_Provided text_
+---+
Boeing engineers authorized to work on behalf of the FAA developed the System Safety Analysis for MCAS, a document which in turn was shared with foreign air-safety regulators in Europe, Canada and elsewhere in the world. The document, "developed to ensure the safe operation of the 737 MAX," concluded that the system complied with all applicable FAA regulations. Yet black box data retrieved after the Lion Air crash indicates that a single faulty sensor -- a vane on the outside of the fuselage that measures the plane's "angle of attack," the angle between the airflow and the wing -- triggered MCAS multiple times during the deadly flight, initiating a tug of war as the system repeatedly pushed the nose of the plane down and the pilots wrestled with the controls to pull it back up, before the final crash.
[...] On the Lion Air flight, when the MCAS pushed the jet's nose down, the captain pulled it back up, using thumb switches on the control column. Still operating under the false angle-of-attack reading, MCAS kicked in each time to swivel the horizontal tail and push the nose down again. The black box data released in the preliminary investigation report shows that after this cycle repeated 21 times, the plane's captain ceded control to the first officer. As MCAS pushed the nose down two or three times more, the first officer responded with only two short flicks of the thumb switches. At a limit of 2.5 degrees, two cycles of MCAS without correction would have been enough to reach the maximum nose-down effect. In the final seconds, the black box data shows the captain resumed control and pulled back up with high force. But it was too late. The plane dived into the sea at more than 500 miles per hour. [...] The former Boeing flight controls engineer who worked on the MAX's certification on behalf of the FAA said that whether a system on a jet can rely on one sensor input, or must have two, is driven by the failure classification in the system safety analysis. He said virtually all equipment on any commercial airplane, including the various sensors, is reliable enough to meet the "major failure" requirement, which is that the probability of a failure must be less than one in 100,000. Such systems are therefore typically allowed to rely on a single input sensor.
This judgement is going to run into 10 digits.
[quote]only two short flicks of the thumb switches[/quote]
In the systems you design, typically how many times is the user expected to press the Stop Trying To Kill Us button before the system leaves off trying to do so?
The statement of using only one sensor is scary especially for something that automatically adjust the flight path, but even having two is scary. With 2 sensors how does the software know which is right when they disagree ? For true fault tolerance you need a minimum of 3 sensors
This smells like a collusion between Boeing and the US Government (FAA) in order to rush through certification to be anti-competitive to the Airbus product that was ready for this area.
+---+
_Required action_
Reproduce the 737 MAX passage word for word from "This judgement is" to "trying to do so?".

_Data excerpts_
+---+
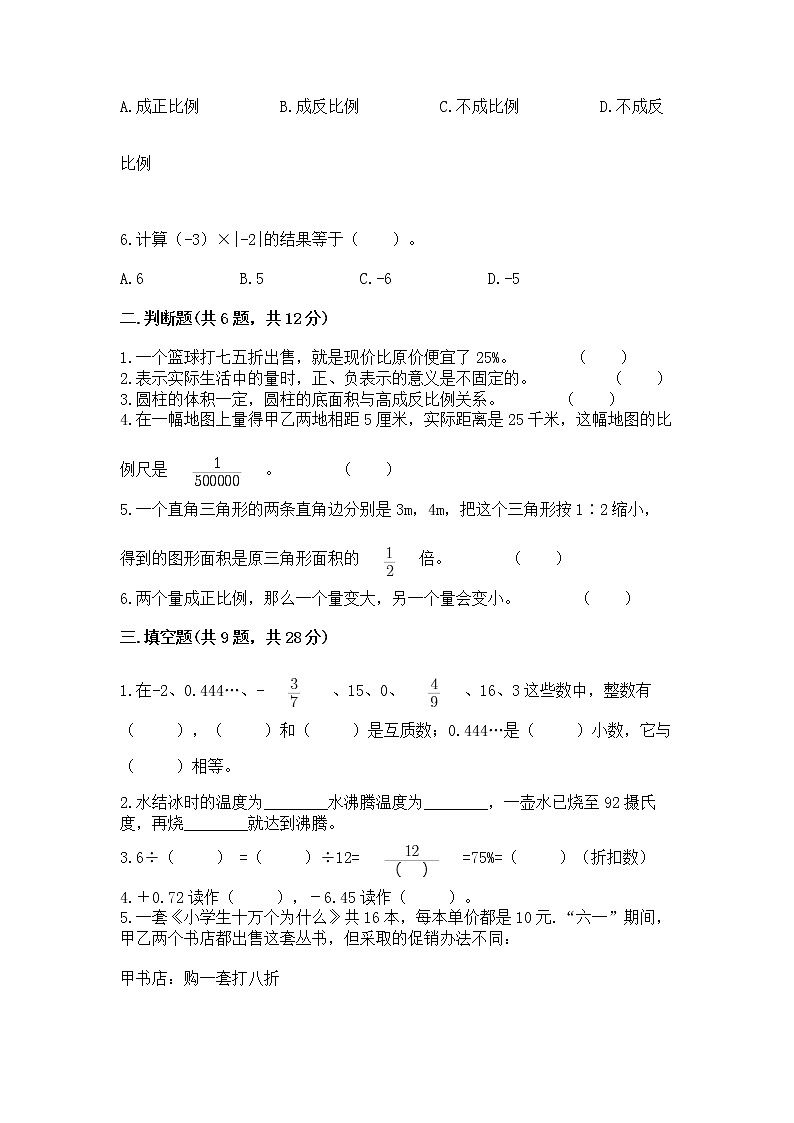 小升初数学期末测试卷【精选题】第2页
+---+
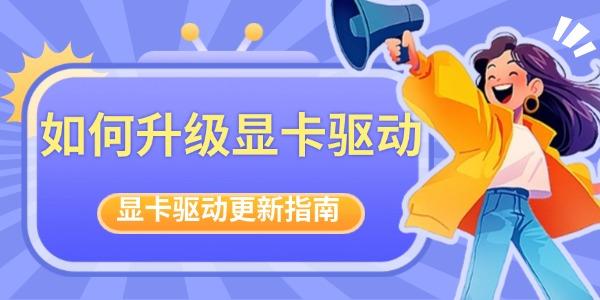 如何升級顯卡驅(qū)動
+---+
_Response area_
This judgement is going to run into 10 digits.
[quote]only two short flicks of the thumb switches[/quote]
In the systems you design, typically how many times is the user expected to press the Stop Trying To Kill Us button before the system leaves off trying to do so?